Sri Lanka media team visited Taxila Museum
Sri Lanka media team visited Taxila Museum in Pakistan. They also visited many Buddhist Archeological sites in Lahore.
By Chandana Wijekoon from Pakistan
Taxila Archeological Site – The World Heritage
Taxila, the ancient city of Gandhara, is now an archaeological site under the sun. Archaeologists discovered in their excavations here the city ruins, artifacts, coins, pottery, ornaments, and many other objects that could be traced back to the 6th century BC. The archaeological museum stands at the entrance-the gate to the ancient city. The two-story building nestles peacefully in the garden amid natural surroundings. It was inaugurated in 1928.
At the entrance hall, the genuine votive stupa brought from an outdoor monastery was placed there. the entrance hall and its both wings contain and showcase many glass shelves, cases, and cupboards of Buddhist art of Gandhara and sculptures, Buddha images, statues, heads, and busts, Bodhisatva statues, artifacts ancient tools, weaponry, pottery, rare coins, archaeological objects and evidence excavated from the sites around.
Remarkably, the stone relief tablets depict delicately the story of Lord Buddha-from his birth of prince Siddharatha when his mother Sirimahamaya stood delivering him from her belly, his leaving from secular world in search for truths, his enlightenment, his first preaching, and at the end his Great Nirvana. the museum also displays the replica of the Fasting Buddha in his self-mortification-its original is kept in the Lahore Museum. The Buddha images or busts, whether intact, defective, broken, or impaired by the so-called White Huns, are always the objects of worship and great respect for us, Buddhists.
Taxila in the old days was arguably like a global university where students largely from the age of 16 from the Indian sub-continent, Central Asia, Persia, and the land beyond came for higher learning-linguistics, arts, Dharma, scriptures, the art of government, and other studies. It may metaphorically be compared to Oxford, Cambridge, or Harvard where students from all over the world prefer to attend for further studies.
Under the White-blue sky and hot sun, Dharmmarajika monastery stands 3 kilometers east of the museum. One part of the complex may be called the stupa area, the other the monastery proper. However, only the ruins now remain, the main stupa was erected over the chamber of the Buddha’s relics, deposited by Kind Asoka the Great, it was said. In the 19th century, the western face of the stupa was somehow broken and the relics were stolen. Dharmmarajika was named after the designation of King Asoka, namely Dharmmaraj-the king who deeply held faith in Dharma.
In 1917 a casket was dug out here, it evidently contained the relics of Lord Buddha.
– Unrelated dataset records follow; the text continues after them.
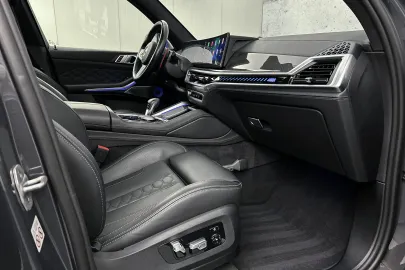 Car image 40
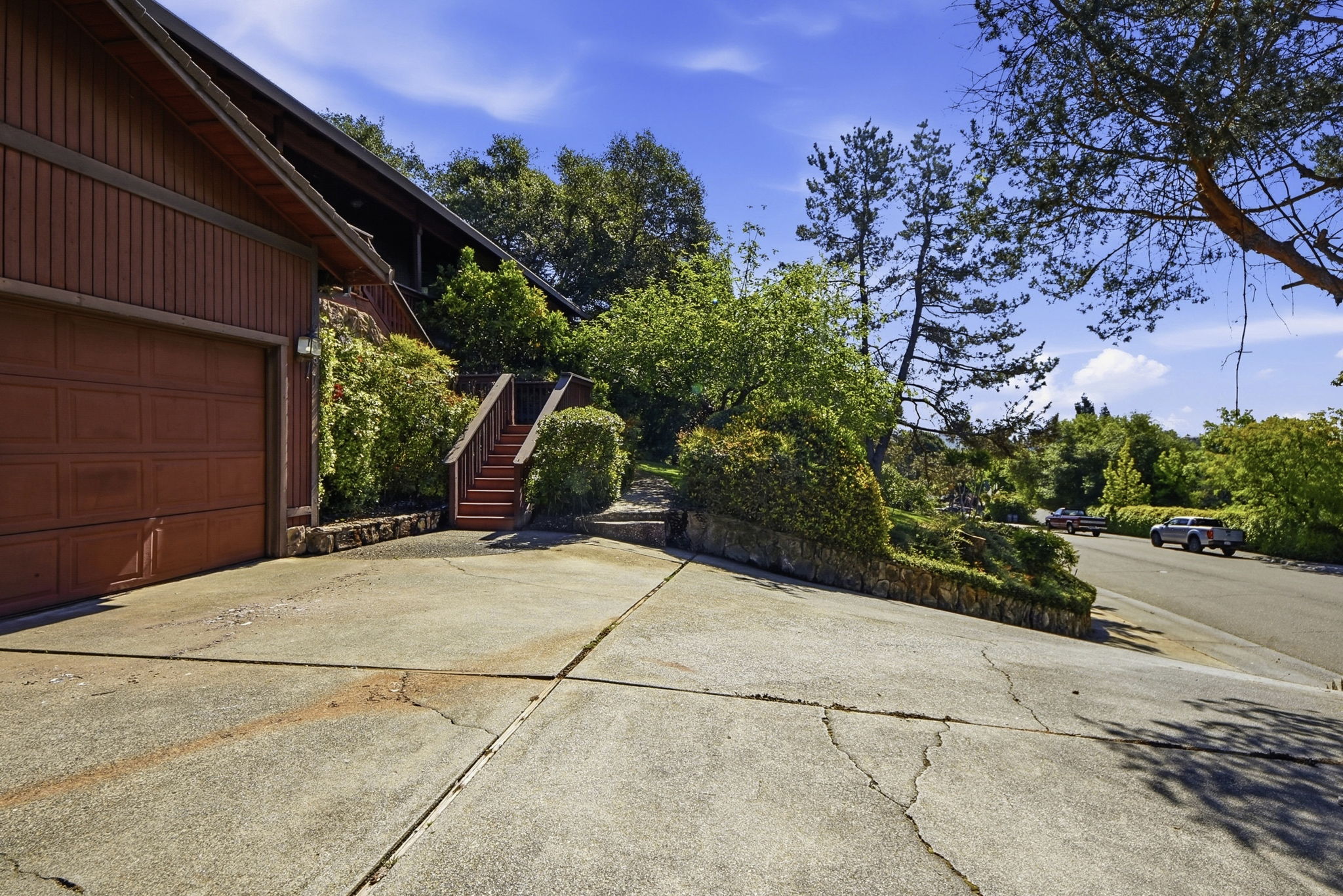 005_F8_12387 Incline Dr
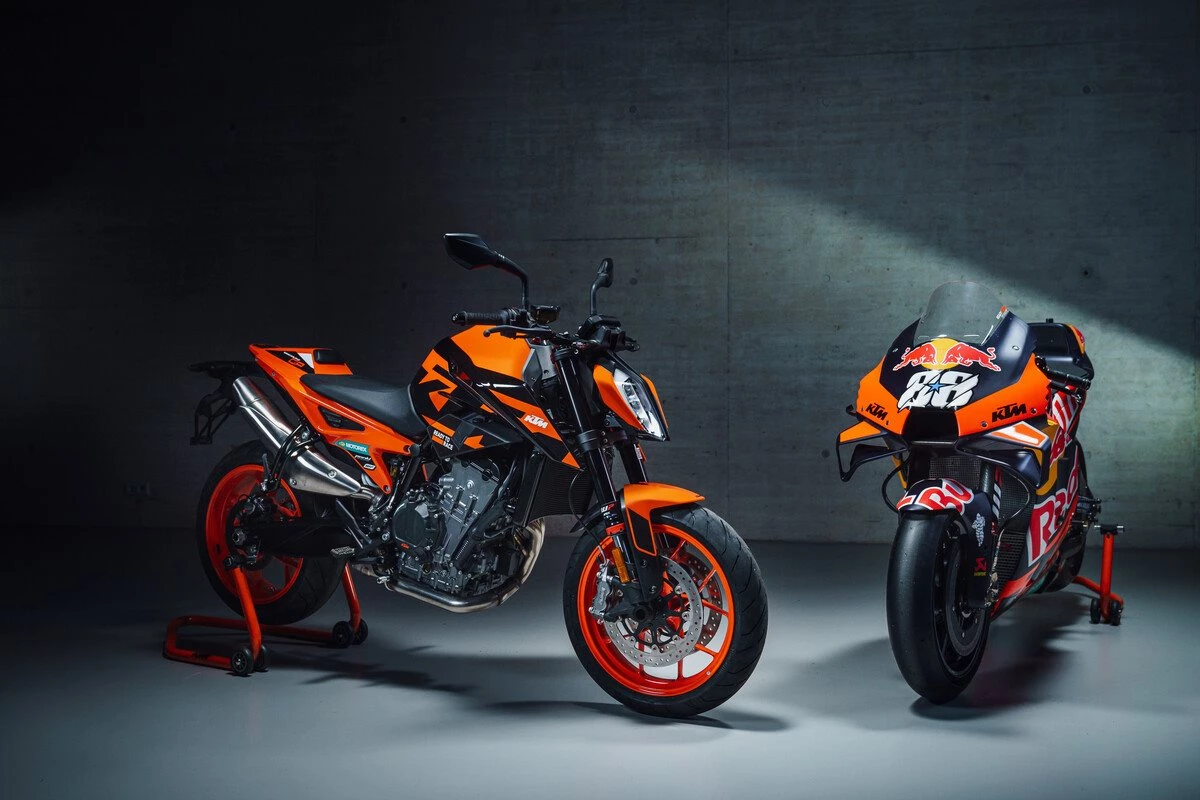 KTM 890 Duke GP KTM 890 Duke GP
The viceroy of British India then presented the relics to the Buddhists of Sri Lanka, which has been since enshrined as the Buddha’s of Sri Lanka, which has been since enshrined as the Buddha’s tooth, contained in a case and covered by a seven-tier golden Chedi, at the Temple of the Tooth in Candy or Sirivattanapura in Sri Lanka.
Most of the major artifacts and objects discovered in the excavations at Dharmmarajika have been kept at the museum. One silver scroll carries the inscription in Kharoshti that the relics were those of Lord Buddha himself, the scribe was a Bactrian., and reads at the end “ the present king, king of kings, the son of heaven the Kushana”
Jaulian Monastery stands 7 kilometers northeast , of the museum, perched on a hill of some 92 meters high. Large stupas no longer exist, only the ruins of the walls of the building and many sculptured Buddha images and his major monks, sadly most of the statues were impaired at the hands of the White Huns. Merely a few survived the demolition intact.
A meditating Buddha statue though with impaired head, chest, and hands have a holed navel. It was believed this statue was holy with the pwer of blessing for good health. Faithfuls like to place their finders in that holed navel when praying and wishing for good health and against certain bodily ailments.
The ancient city of Taxila itself had shown us the ultimate truth-the three characteristics of component thing-namely, existence , transformation, and extinction.